╭─ The input
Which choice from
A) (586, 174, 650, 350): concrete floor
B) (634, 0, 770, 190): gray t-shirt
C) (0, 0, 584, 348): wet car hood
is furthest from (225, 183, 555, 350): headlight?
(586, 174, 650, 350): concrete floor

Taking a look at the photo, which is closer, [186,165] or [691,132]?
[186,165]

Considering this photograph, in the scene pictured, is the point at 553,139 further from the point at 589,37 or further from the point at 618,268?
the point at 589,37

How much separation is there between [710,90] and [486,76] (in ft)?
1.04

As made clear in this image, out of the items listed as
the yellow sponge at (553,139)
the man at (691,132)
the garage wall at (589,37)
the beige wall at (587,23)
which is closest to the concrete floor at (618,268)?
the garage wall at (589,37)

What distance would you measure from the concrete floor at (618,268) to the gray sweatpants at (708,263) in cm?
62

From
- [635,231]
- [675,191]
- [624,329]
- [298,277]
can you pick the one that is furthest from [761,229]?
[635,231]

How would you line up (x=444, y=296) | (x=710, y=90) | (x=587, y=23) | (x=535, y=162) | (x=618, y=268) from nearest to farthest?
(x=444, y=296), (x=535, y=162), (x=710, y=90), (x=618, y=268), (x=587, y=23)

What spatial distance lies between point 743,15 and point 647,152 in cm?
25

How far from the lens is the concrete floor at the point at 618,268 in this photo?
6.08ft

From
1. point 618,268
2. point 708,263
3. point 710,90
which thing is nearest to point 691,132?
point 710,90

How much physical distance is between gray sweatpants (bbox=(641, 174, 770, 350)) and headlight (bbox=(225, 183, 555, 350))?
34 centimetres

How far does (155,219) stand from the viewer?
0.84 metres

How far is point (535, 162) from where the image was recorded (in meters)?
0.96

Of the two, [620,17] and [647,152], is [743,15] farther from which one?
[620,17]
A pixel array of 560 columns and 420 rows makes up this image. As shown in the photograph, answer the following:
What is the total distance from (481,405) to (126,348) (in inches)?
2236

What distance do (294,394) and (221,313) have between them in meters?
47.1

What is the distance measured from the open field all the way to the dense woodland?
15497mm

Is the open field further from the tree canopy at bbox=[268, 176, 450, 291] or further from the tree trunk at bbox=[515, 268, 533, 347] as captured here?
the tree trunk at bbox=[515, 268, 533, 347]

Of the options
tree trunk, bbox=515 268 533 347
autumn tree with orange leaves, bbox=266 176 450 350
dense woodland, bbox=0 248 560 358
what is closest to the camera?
╰─
## [Objective]
Copy the rows again, replacing each "gray sweatpants" with "gray joggers" and leaving everything else unchanged.

## [Solved problem]
Which choice from
A) (586, 174, 650, 350): concrete floor
B) (634, 0, 770, 190): gray t-shirt
C) (0, 0, 584, 348): wet car hood
is furthest from (225, 183, 555, 350): headlight?
(586, 174, 650, 350): concrete floor

Taking a look at the photo, which is closer, [186,165] or [691,132]?
[186,165]

Considering this photograph, in the scene pictured, is the point at 553,139 further from the point at 589,37 or further from the point at 618,268?
the point at 589,37

How much separation is there between [710,90] and [486,76] (in ft)?
1.04

As made clear in this image, out of the items listed as
the yellow sponge at (553,139)
the man at (691,132)
the garage wall at (589,37)
the beige wall at (587,23)
which is closest to the concrete floor at (618,268)?
the garage wall at (589,37)

What distance would you measure from the concrete floor at (618,268) to the gray joggers at (708,263) in cm?
62

From
- [635,231]
- [675,191]
- [624,329]
- [298,277]
can you pick the one that is furthest from [761,229]?
[635,231]

How would you line up (x=444, y=296) | (x=710, y=90) | (x=587, y=23) | (x=535, y=162) | (x=618, y=268) from nearest to farthest?
(x=444, y=296), (x=535, y=162), (x=710, y=90), (x=618, y=268), (x=587, y=23)

What spatial distance lies between point 743,15 and point 647,152 in cm?
25

How far from the lens is the concrete floor at the point at 618,268 in this photo?
6.08ft

From
1. point 618,268
2. point 708,263
3. point 710,90
which thing is nearest to point 691,132?
point 710,90

How much physical distance is between gray joggers (bbox=(641, 174, 770, 350)) and headlight (bbox=(225, 183, 555, 350))?
34 centimetres

How far does (155,219) stand from the viewer?
0.84 metres

How far is point (535, 162) from where the image was recorded (in meters)?
0.96

Of the two, [620,17] and [647,152], is [743,15] farther from which one?
[620,17]
A pixel array of 560 columns and 420 rows makes up this image. As shown in the photograph, answer the following:
What is the total distance from (481,405) to (126,348) (in inches)?
2236

What distance do (294,394) and (221,313) have between them in meters?
47.1

What is the distance measured from the open field all the way to the dense woodland?
15497mm

Is the open field further from the tree canopy at bbox=[268, 176, 450, 291] or further from the tree trunk at bbox=[515, 268, 533, 347] as captured here?
the tree trunk at bbox=[515, 268, 533, 347]

Of the options
tree trunk, bbox=515 268 533 347
autumn tree with orange leaves, bbox=266 176 450 350
dense woodland, bbox=0 248 560 358
what is closest to the camera?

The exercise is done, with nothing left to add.